– Мы продолжим обсуждение этого вопроса завтра… точнее в понедельник, – кивнув Михайлову, объявил секретарь. – А сейчас… заседание объявляю закрытым.
Прошина кто-то сильно дернул за рукав, и он увидел перед собой бесстрастную физиономию Михайлова.
- Я… провожу вас, - весьма корректным тоном произнес тот.
Прошин с сомнамбулическим видом встал и, опершись на его руку, последовал к выходу. Он шел, едва переставляя ноги, как тяжелобольной, не в силах освободиться из плена роли и мысленно сравнивая себя со спринтером, вырвавшимся за ленточку, но не сбавившим темпа и после финиша. Он уже настолько вошел в образ, что действительно чувствовал себя жертвой подлейшей интриги.
- А вот кривляться, пожалуй, хватит, - мягко сказал Михайлов. – Мне аж противно.
- Инерция, - объяснил Прошин. – Ты что там плел секретарю?
- Я сказал: человеку плохо, пусть оклемается, успокоится и потом расскажет обо всем объективно и – в круге компетентных лиц… Нечего давать пищу для слухов праздным умам…
- Спасибо, - с неподдельной благодарностью сказал Прошин. – От кого, от кого, но от тебя не ожидал.
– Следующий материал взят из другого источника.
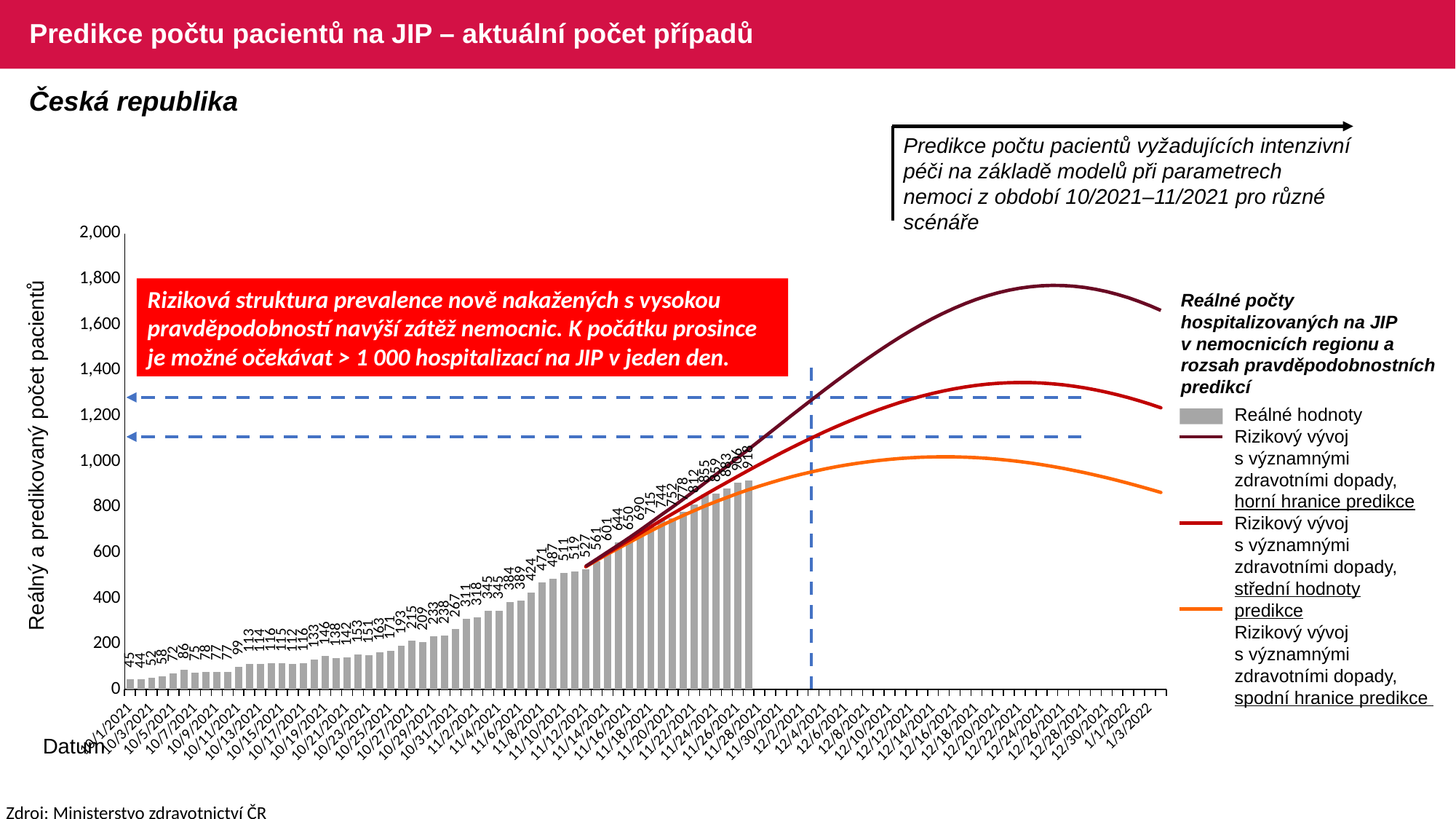
Which series is shown as grey bars? Reálné hodnoty Do the bar values (Reálné hodnoty) rise or fall from 10/1/2021 to the end of November 2021? Rise Which prediction line reaches the lowest peak? Spodní hranice predikce What is the value of the first bar, for 10/1/2021? 45 What is the label of the y axis? Reálný a predikovaný počet pacientů How many series does the legend list? 4 Is the peak of the 'střední hodnoty predikce' line greater or less than 1,400? less What kind of chart is shown on the slide? A combined bar and line chart Is the peak of the 'spodní hranice predikce' line greater or less than 1,200? less Which prediction line reaches the highest peak? Horní hranice predikce Is the peak of the 'horní hranice predikce' line greater or less than 1,600? greater What is the highest value shown on the y axis? 2,000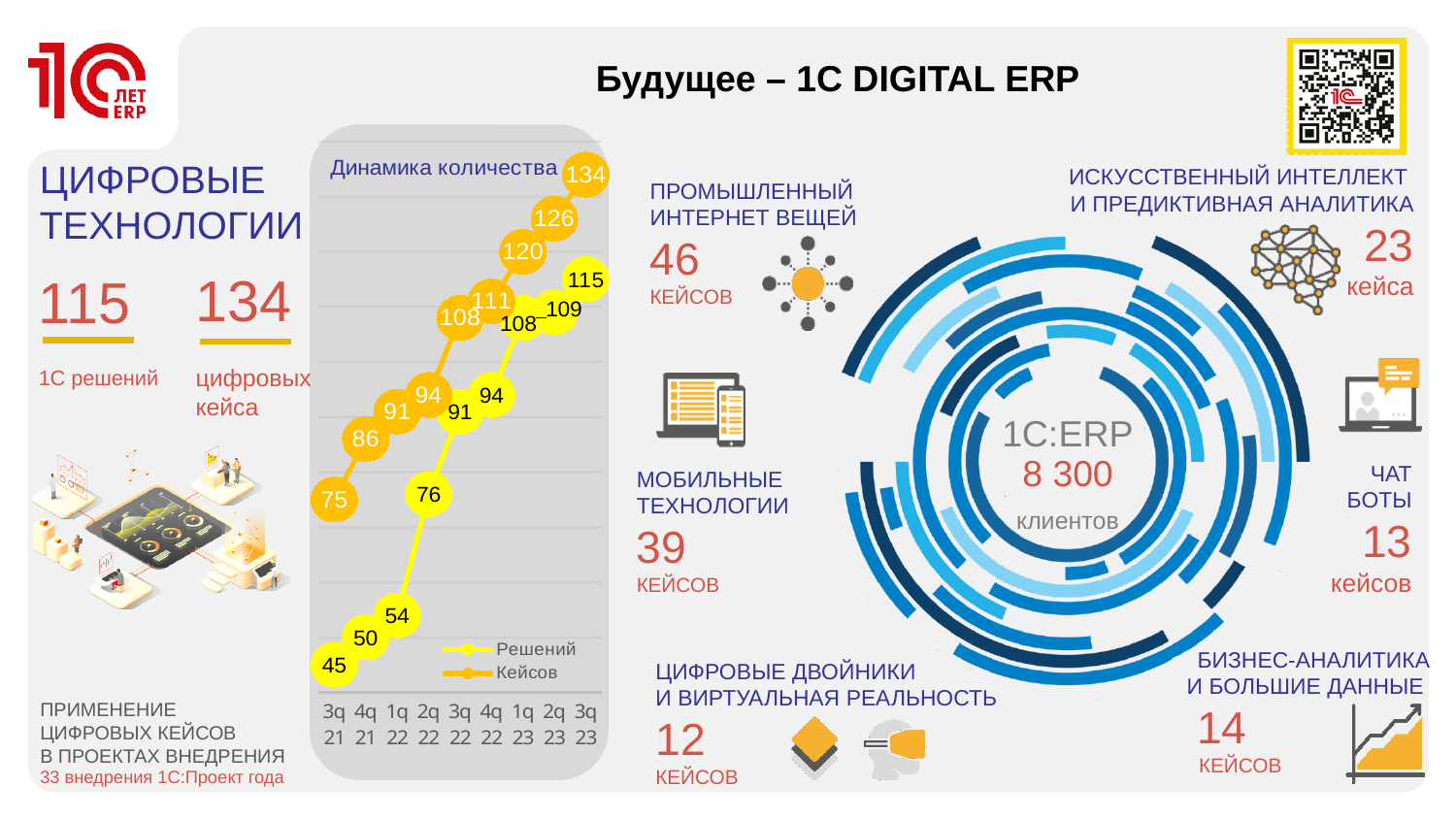
In the 'Динамика количества' chart, do the 'Решений' values rise or fall from 3q 21 to 3q 23? rise What type of chart is 'Динамика количества'? line chart In the 'Динамика количества' chart, which period has the highest 'Решений' value? 3q 23 In the 'Динамика количества' chart, which is larger for 1q 22: 'Кейсов' or 'Решений'? Кейсов In the 'Динамика количества' chart, what is the value of 'Кейсов' for 4q 22? 111 In the 'Динамика количества' chart, what is the difference between 'Кейсов' and 'Решений' for 3q 23? 19 In the 'Динамика количества' chart, what is the value of 'Решений' for 3q 21? 45 In the 'Динамика количества' chart, what is the value of 'Решений' for 2q 22? 76 In the 'Динамика количества' chart, what is the value of 'Кейсов' for 3q 23? 134 In the 'Динамика количества' chart, which period has the lowest 'Кейсов' value? 3q 21 How many time periods are shown on the x axis of the 'Динамика количества' chart? 9 How many series does the legend of the 'Динамика количества' chart list? 2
Неясен только мотив твоего благородства.
- Все – на уровне бессознательного, - сказал Михайлов. – Таким образом, может быть, я хлопочу о тебе от имени Ольги…
- От какой-такой…
- Моей жены. И от имени твоего сына. Бывшего…
Прошина осенило:
«Во-от он каков, новый ее супруг… Так ведь у него же еще и дочь… Так он - отец ее второго ребенка?..»
- Зачем же ты… помог… - пробормотал Прошин, давясь словами. Ему было больно так, будто сорвали с раны присохший бинт.
- Да как я помог?.. - отмахнулся Михайлов. – Просто дал тебе шанс выиграть время. Но сомневаюсь, что отвертишься. Лишний вздох перед смертью – это разве помощь? Тут я скорее тебе отомстил. Но так – тоже на уровне бессознательного…
- У тебя получилось, - сказал Прошин. – В ближайшем будущем, когда я опущусь окончательно, то восприму такого рода месть выходкой наивного оригинала. Я буду искренне хохотать над ней… Но сейчас… ты успел. Ты жестокий, Михайлов. Уйди.